__TESTO DELLA PAGINA__.
══════════════════════════════
Mosca (AsiaNews) – Pubblichiamo di seguito la seconda parte dello studio dell’ex direttore della Rivista del Patriarcato di Mosca. La prima parte è stata pubblicata ieri (v. qui).
2 - Economia e amministrazione della Chiesa
Oltre ai gravi problemi nelle relazioni inter-ortodosse la Chiesa russo-ortodossa affronterà, nel 2016, serie difficoltà economiche per il fatto che la Russia si trova in una profonda crisi. A giudicare dal fatto che alla fine del 2015 il Santo Sinodo ha chiamato “ottimizzazione” la fusione di due non molto grandi dipartimenti sinodali (in totale una decina di dipendenti), la Chiesa ortodossa per ora non vede le reali dimensioni della crisi economica. La decisione di fondere i dipartimenti, senza dubbio, è stata esclusivamente politica. Questa decisione non offre alcun vantaggio in termini di risparmio economico o di utilizzo di nuovi modelli di governance. Inoltre, già nel 2016 la crisi economica ha colpito in modo significativo le attività delle organizzazioni ecclesiastiche. E i primi segnali sono già evidenti. Si tratta di perdite dirette derivate dalla chiusura di due banche che erano quelle più strettamente legate alla Chiesa russo-ortodossa: la Ergobank e la Vneshprombank. La chiusura di Ergobank ha danneggiato 61 organizzazioni ortodosse, compresi importanti monasteri come quello della Trinità di San Sergio e quello di Danilovsky. Tuttavia, valutare le perdite finanziarie anche solo in modo approssimativo è estremamente difficile. Nel caso di Vneshprombank esiste una valutazione ed è di circa 1,5 miliardi di rubli di perdite per l’apparato del Patriarcato di Mosca.
3 Una Chiesa povera
La crisi ha colpito non solo la gestione ecclesiastica. La profonda recessione economica interesserà tutti i livelli della vita della Chiesa. Non è escluso che già nel prossimo futuro sentiremo di comunità parrocchiali in bancarotta, che non potranno mantenere le loro chiese.
Durante la “rinascita della Chiesa” l’apertura di chiese ha avuto un carattere spontaneo e caotico. I vescovi e i sacerdoti non sempre hanno riflettuto sul fatto che la comunità potesse o meno sostenere il proprio tempio. Al fatto che dai mezzi della comunità viene pagato lo stipendio al parroco si è pensato ancora più raramente.
══════════════════════════════
__PROBLEMA BREVE__. Trascriva fedelmente la parte del testo sulla crisi economica della Chiesa russo-ortodossa compresa tra "3 Una Chiesa" e "le loro chiese.", entrambi inclusi.

__DATI REGISTRATI__.
══════════════════════════════
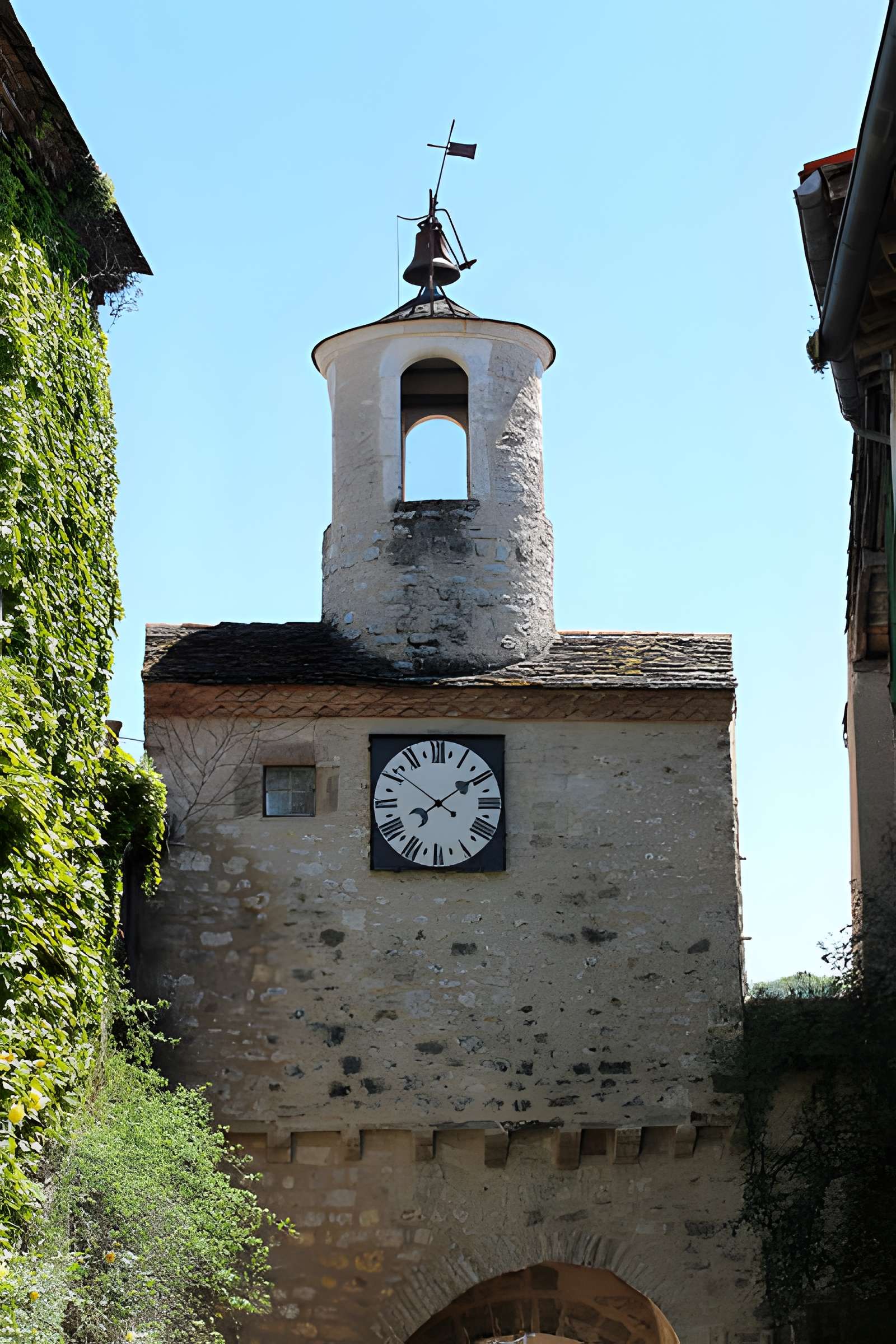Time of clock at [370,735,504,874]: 1:50
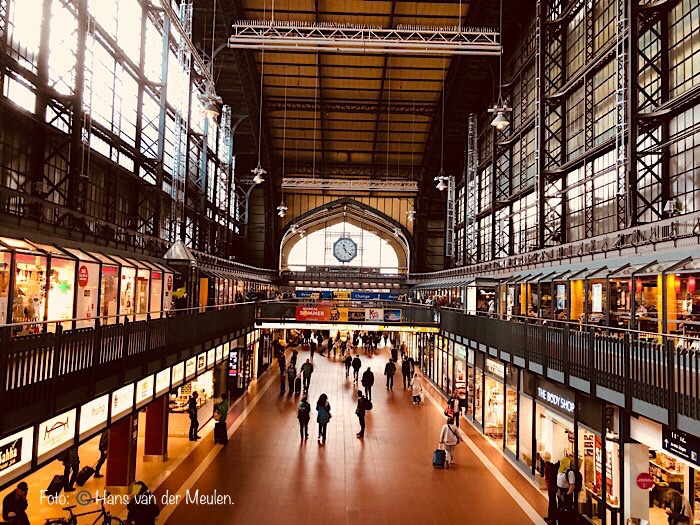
══════════════════════════════
__RISPOSTA SCRITTA__.
3 Una Chiesa povera
La crisi ha colpito non solo la gestione ecclesiastica. La profonda recessione economica interesserà tutti i livelli della vita della Chiesa. Non è escluso che già nel prossimo futuro sentiremo di comunità parrocchiali in bancarotta, che non potranno mantenere le loro chiese.